Selected extract:
"""
This is probably the godfather of such graphic novels as "Watchmen". Well, maybe it's more of a drunken great uncle that used to work for Disney but then things started to come out about what he does on the weekend, where he goes, which stores he is seen going into, that kind of thing. My wife picked this up for me on a library trip (we've stopped buying books, that economy will get ya!) and I really enjoy the deep human emotion mixed with that intrinsic messed up-ness that I have come to identify with Japanese city culture. You know, the whole peeing on the street is legal if you're discreet about it and you're wearing a suit. But try it looking like a motorcycle punk and you're likely to spend the night in a cell...with no phone call. Written in the 60's and 70's this is a very grim portrayal of what happens when the human soul is subjugated to the needs of a growing economy. Success at all costs costs all. It's not as pithy as it sounded in my head but the idea is there.
"""
[Dataset rows]
"""
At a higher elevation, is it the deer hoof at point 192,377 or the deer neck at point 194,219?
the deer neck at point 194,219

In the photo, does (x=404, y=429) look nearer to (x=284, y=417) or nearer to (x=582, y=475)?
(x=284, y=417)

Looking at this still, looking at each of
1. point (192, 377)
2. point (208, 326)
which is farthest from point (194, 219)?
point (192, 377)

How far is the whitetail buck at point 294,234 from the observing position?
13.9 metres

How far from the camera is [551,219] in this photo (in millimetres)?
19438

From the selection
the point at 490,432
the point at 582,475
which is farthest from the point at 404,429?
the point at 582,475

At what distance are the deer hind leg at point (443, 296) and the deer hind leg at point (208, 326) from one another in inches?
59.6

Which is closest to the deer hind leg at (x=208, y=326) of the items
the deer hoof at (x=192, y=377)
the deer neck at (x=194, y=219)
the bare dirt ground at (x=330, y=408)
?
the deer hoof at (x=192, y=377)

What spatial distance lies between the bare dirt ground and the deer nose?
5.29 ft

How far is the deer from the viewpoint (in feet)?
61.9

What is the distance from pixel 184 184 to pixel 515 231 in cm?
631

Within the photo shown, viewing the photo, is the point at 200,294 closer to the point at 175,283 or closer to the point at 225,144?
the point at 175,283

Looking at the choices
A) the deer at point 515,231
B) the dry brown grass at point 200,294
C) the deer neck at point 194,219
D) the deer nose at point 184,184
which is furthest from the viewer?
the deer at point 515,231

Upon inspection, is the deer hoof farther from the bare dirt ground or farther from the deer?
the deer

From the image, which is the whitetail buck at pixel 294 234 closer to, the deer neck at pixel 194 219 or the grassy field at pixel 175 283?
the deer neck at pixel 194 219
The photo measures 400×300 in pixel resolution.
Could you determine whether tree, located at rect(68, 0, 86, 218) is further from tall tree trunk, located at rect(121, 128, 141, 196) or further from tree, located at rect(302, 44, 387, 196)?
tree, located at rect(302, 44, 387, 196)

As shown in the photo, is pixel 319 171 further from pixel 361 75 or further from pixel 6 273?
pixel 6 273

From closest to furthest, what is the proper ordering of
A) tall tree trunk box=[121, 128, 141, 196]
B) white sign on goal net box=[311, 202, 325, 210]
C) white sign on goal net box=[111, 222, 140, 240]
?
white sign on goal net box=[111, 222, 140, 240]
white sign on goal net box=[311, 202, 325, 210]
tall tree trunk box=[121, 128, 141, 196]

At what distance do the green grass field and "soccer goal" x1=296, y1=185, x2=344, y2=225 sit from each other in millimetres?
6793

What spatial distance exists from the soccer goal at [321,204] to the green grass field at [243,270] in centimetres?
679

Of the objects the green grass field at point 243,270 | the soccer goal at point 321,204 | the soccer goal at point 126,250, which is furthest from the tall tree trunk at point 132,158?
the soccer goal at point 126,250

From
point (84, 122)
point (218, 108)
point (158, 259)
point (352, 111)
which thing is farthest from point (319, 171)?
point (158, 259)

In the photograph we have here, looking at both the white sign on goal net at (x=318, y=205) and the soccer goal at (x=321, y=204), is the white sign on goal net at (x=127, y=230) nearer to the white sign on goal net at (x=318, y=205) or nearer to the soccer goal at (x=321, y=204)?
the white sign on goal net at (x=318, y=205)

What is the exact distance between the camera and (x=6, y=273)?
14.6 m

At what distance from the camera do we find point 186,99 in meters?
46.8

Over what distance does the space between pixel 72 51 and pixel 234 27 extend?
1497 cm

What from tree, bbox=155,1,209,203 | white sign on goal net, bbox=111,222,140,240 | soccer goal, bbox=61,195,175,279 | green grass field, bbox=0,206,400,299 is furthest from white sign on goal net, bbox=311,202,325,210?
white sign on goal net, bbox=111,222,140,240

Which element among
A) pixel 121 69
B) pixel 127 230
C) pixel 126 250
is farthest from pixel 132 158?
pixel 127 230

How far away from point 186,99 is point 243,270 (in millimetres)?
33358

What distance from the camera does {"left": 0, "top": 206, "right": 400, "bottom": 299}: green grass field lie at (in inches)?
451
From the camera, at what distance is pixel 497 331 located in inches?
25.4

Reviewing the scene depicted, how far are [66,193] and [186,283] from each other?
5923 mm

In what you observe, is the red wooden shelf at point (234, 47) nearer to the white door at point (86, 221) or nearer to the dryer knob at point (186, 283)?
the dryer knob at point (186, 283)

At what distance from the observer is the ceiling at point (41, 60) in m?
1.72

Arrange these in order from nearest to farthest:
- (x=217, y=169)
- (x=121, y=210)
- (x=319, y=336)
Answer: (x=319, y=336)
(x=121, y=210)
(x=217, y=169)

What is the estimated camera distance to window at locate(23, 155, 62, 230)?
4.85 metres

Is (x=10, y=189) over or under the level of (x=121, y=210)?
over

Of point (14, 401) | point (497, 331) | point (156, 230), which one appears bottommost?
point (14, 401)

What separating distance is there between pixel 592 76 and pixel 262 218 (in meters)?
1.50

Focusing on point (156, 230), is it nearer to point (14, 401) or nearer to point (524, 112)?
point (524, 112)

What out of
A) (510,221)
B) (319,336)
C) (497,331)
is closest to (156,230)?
"""
Objectives:
1. In the records, take the part that opens with the line containing "At what distance from the camera" and runs through the end of the records, and write it out again with "camera" changed to "observer" and nothing else altered.
2. Write the next part of the review of the grim Japanese graphic novel.

Responses in order:
1.
At what distance from the observer do we find point 186,99 in meters?
46.8

Over what distance does the space between pixel 72 51 and pixel 234 27 extend?
1497 cm

What from tree, bbox=155,1,209,203 | white sign on goal net, bbox=111,222,140,240 | soccer goal, bbox=61,195,175,279 | green grass field, bbox=0,206,400,299 is furthest from white sign on goal net, bbox=311,202,325,210?
white sign on goal net, bbox=111,222,140,240

Which element among
A) pixel 121 69
B) pixel 127 230
C) pixel 126 250
is farthest from pixel 132 158?
pixel 127 230

How far away from point 186,99 is point 243,270 (in millimetres)?
33358

What distance from the observer does {"left": 0, "top": 206, "right": 400, "bottom": 299}: green grass field lie at (in inches)?
451
From the observer, at what distance is pixel 497 331 located in inches?
25.4

Reviewing the scene depicted, how far are [66,193] and [186,283] from each other?
5923 mm

In what you observe, is the red wooden shelf at point (234, 47) nearer to the white door at point (86, 221) or nearer to the dryer knob at point (186, 283)?
the dryer knob at point (186, 283)

At what distance from the observer is the ceiling at point (41, 60) in m?
1.72

Arrange these in order from nearest to farthest:
- (x=217, y=169)
- (x=121, y=210)
- (x=319, y=336)
Answer: (x=319, y=336)
(x=121, y=210)
(x=217, y=169)

What is the estimated observer distance to window at locate(23, 155, 62, 230)?
4.85 metres

Is (x=10, y=189) over or under the level of (x=121, y=210)?
over

Of point (14, 401) | point (497, 331) | point (156, 230), which one appears bottommost?
point (14, 401)

What separating distance is there between pixel 592 76 and pixel 262 218 (in meters)?
1.50

Focusing on point (156, 230), is it nearer to point (14, 401) or nearer to point (524, 112)?
point (524, 112)

What out of
A) (510,221)
B) (319,336)
C) (497,331)
is closest to (156,230)?

2.
I'm a relative newcomer to a lot of comic books and graphic novels so I can't really comment on how this fits in with the whole genre. However, this collection of short stories is really excellent. Perhaps the most eye-opening thing for me was the society portrayed. We tend to think of Japan in it's most modern incarnation but these stories point to a period after the war where Japan was at a very interesting point in terms of deciding it's identity. The stories are extremely elegant - an emotion or narrative thread conjured up within a single frame. A lot of this is due to the beautiful subtlety of the drawings. The fact that they are all in black and white also contributes to a feeling of drabness and sleaziness that brilliantly conveys the underbelly of Japanese society. It's impossible to sum up the narrative of any of these stories without doing them some discredit - they are too subtle and too much is conveyed in the intersection between the drawings and the words. It reminds me slightly of other Japanese novels I have read where as much is summed up by what is not said as by what is. Definitely recommended.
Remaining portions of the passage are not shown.